すなほなひながファミレスで駄弁ってるだけ
「粋くんってば何時まで経っても全然手を出してこようとしないんだけど、どうすればいいかな!?」
は? と先程セルフサービスで汲んできた水を吹き出しそうになった。隣に座っている柊迫も俺と似たような表情を浮かべている。
「……ねぇ、ほなさん。相談したいことって、そっち系の話? ならなんでおれも呼ばれたの。秀さんだけでいいでしょ」
「え?」
「え?」
大里が驚いた様に目を瞬かせた。反対に柊迫は不機嫌そうにコップの水を飲む。正直、俺も大里と同じ気持ちだった。春宮とは付き合ってないのか? と大里の代わりに訊けば、柊迫はますますその顔を歪ませた。
「ちょっと、秀さんまでそんな事云わないでくれる? 大体、おれみたいな陰キャが臣さんに釣り合うわけないでしょ」
「だが実際、お前たちの距離感は近いだろう」
「うんうん! 臣くんってば侃くんが別の人と話してたらすぐ拗ねちゃうもん!」
拗ねるって……、と不機嫌そうだった柊迫の顔が困惑したものになった。
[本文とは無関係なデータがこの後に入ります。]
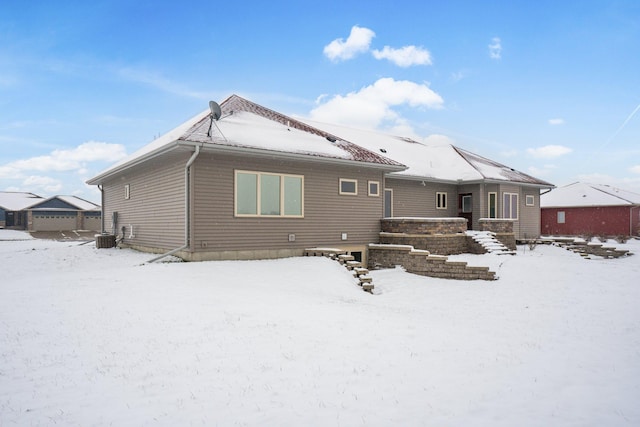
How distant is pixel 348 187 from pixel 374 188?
1.18 m

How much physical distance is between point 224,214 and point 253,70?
708 cm

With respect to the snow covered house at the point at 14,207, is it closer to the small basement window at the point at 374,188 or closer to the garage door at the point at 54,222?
the garage door at the point at 54,222

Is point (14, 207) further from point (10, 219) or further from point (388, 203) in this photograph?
point (388, 203)

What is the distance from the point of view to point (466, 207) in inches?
828

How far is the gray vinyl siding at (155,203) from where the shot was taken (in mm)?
11562

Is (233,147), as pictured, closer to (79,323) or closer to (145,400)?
(79,323)

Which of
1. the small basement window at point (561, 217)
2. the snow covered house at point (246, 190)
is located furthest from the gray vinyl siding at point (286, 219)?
the small basement window at point (561, 217)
……成程、どうやら柊迫は春宮の好意に気づいていないらしい。あんなに解りやすい春宮のアピールも、柊迫は受け流していたというより理解していなかっただけのようだ。ここに伊佐達がいなくて良かったな、と同じくここにはいない春宮の事を思う。伊佐と反郷は間違いなく、春宮を揶揄い倒して遊ぶだろう。そうなれば面倒なことになるのが目に見えている。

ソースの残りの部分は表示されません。